# Your goal:
The answer must consist of each line below that contains the word "Zealand", copied in full.

Stored items
_ _ _ _

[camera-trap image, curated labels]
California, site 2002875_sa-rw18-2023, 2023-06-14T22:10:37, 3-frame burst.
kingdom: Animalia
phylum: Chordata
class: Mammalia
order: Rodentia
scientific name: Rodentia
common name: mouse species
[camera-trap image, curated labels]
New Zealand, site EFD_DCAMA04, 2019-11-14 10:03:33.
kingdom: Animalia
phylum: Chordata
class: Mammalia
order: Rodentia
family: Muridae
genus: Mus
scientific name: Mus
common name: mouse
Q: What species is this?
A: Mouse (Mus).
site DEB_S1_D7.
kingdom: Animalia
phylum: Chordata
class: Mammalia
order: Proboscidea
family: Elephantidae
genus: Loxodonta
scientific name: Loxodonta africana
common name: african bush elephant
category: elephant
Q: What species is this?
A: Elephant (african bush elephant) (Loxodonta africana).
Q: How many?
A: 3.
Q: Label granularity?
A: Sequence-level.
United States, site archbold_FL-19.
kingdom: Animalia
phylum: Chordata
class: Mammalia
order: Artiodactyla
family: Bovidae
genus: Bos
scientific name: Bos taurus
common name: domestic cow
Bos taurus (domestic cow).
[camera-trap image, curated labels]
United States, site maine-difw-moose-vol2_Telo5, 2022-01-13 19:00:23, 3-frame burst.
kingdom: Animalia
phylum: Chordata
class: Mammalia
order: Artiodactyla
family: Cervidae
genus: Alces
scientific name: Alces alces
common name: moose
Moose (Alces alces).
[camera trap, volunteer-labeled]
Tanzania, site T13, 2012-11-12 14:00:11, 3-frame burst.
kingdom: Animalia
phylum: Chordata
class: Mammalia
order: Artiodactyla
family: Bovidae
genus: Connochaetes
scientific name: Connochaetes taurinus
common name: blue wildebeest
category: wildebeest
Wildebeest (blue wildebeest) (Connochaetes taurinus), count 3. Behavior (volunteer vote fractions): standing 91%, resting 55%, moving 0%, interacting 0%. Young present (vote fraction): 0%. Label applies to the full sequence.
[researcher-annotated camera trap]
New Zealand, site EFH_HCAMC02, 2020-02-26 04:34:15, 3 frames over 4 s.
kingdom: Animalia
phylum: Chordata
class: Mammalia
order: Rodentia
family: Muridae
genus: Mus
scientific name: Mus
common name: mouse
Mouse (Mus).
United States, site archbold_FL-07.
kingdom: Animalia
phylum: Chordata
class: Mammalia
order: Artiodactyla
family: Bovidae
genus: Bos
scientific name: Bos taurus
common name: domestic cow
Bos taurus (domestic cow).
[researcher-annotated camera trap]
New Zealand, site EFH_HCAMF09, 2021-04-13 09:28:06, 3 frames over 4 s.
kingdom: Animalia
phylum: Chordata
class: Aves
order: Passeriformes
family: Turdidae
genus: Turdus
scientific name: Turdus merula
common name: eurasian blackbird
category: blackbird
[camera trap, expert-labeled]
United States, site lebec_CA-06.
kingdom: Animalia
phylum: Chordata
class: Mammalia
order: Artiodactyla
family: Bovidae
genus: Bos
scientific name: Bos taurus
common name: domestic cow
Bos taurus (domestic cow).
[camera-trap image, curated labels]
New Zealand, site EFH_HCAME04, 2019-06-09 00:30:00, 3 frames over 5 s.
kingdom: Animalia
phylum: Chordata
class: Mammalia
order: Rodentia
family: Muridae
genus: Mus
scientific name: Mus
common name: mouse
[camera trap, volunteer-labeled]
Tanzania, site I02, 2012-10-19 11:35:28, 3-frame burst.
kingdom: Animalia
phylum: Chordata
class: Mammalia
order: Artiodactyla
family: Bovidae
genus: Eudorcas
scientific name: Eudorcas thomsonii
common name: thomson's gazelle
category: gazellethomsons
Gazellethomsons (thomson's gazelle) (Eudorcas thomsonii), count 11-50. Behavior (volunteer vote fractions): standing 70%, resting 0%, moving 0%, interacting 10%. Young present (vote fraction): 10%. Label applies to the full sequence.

_ _ _ _

# Worked solution:
New Zealand, site EFD_DCAMA04, 2019-11-14 10:03:33.
New Zealand, site EFH_HCAMC02, 2020-02-26 04:34:15, 3 frames over 4 s.
New Zealand, site EFH_HCAMF09, 2021-04-13 09:28:06, 3 frames over 4 s.
New Zealand, site EFH_HCAME04, 2019-06-09 00:30:00, 3 frames over 5 s.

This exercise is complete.